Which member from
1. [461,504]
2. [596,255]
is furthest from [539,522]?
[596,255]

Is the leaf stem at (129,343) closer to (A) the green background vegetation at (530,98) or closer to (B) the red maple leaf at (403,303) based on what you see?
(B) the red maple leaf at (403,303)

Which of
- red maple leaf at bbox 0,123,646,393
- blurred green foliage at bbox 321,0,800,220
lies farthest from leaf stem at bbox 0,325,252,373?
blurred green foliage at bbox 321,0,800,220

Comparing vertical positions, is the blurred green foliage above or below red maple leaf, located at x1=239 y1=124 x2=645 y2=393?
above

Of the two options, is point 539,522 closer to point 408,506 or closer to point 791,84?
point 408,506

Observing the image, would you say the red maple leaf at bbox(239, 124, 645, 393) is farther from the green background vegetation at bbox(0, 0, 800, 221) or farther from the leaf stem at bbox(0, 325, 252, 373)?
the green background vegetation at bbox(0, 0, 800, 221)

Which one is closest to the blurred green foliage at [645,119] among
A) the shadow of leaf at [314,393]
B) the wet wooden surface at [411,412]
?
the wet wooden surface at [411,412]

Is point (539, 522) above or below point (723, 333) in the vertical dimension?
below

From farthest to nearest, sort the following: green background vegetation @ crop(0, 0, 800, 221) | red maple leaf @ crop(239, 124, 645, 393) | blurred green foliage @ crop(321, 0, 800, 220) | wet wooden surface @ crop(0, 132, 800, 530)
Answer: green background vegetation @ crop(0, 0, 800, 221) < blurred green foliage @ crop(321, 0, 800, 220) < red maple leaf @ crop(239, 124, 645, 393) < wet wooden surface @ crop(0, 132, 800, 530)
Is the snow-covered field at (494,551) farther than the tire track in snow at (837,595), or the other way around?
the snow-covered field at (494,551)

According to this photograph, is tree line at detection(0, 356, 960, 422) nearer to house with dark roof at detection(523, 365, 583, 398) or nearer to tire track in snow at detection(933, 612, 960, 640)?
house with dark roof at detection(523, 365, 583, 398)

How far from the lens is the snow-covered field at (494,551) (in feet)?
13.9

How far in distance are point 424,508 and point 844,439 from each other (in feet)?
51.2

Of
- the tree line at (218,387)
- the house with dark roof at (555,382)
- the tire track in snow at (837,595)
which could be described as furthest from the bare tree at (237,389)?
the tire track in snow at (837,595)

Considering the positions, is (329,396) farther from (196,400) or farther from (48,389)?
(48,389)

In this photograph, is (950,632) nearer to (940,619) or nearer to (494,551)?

● INSTRUCCIONES Y REQUISITOS: Por favor, vuelve a escribir sin cambios todo lo que va desde la fila que contiene "Observing the image, would" hasta el final de las filas, incluidos ambos extremos.

● RESPUESTA COMPLETA:
Observing the image, would you say the red maple leaf at bbox(239, 124, 645, 393) is farther from the green background vegetation at bbox(0, 0, 800, 221) or farther from the leaf stem at bbox(0, 325, 252, 373)?
the green background vegetation at bbox(0, 0, 800, 221)

Which one is closest to the blurred green foliage at [645,119] among
A) the shadow of leaf at [314,393]
B) the wet wooden surface at [411,412]
?
the wet wooden surface at [411,412]

Is point (539, 522) above or below point (723, 333) in the vertical dimension?
below

From farthest to nearest, sort the following: green background vegetation @ crop(0, 0, 800, 221) | red maple leaf @ crop(239, 124, 645, 393) | blurred green foliage @ crop(321, 0, 800, 220) | wet wooden surface @ crop(0, 132, 800, 530)
Answer: green background vegetation @ crop(0, 0, 800, 221) < blurred green foliage @ crop(321, 0, 800, 220) < red maple leaf @ crop(239, 124, 645, 393) < wet wooden surface @ crop(0, 132, 800, 530)
Is the snow-covered field at (494,551) farther than the tire track in snow at (837,595), or the other way around?
the snow-covered field at (494,551)

According to this photograph, is tree line at detection(0, 356, 960, 422) nearer to house with dark roof at detection(523, 365, 583, 398) or nearer to tire track in snow at detection(933, 612, 960, 640)?
house with dark roof at detection(523, 365, 583, 398)

How far from the lens is the snow-covered field at (494,551) (in feet)?
13.9

How far in distance are point 424,508 and point 844,439 from each other (in feet)?
51.2

Of
- the tree line at (218,387)
- the house with dark roof at (555,382)
- the tire track in snow at (837,595)
which could be described as furthest from the bare tree at (237,389)?
the tire track in snow at (837,595)

Considering the positions, is (329,396) farther from (196,400) or farther from (48,389)?
(48,389)

In this photograph, is (950,632) nearer to (940,619) or nearer to (494,551)?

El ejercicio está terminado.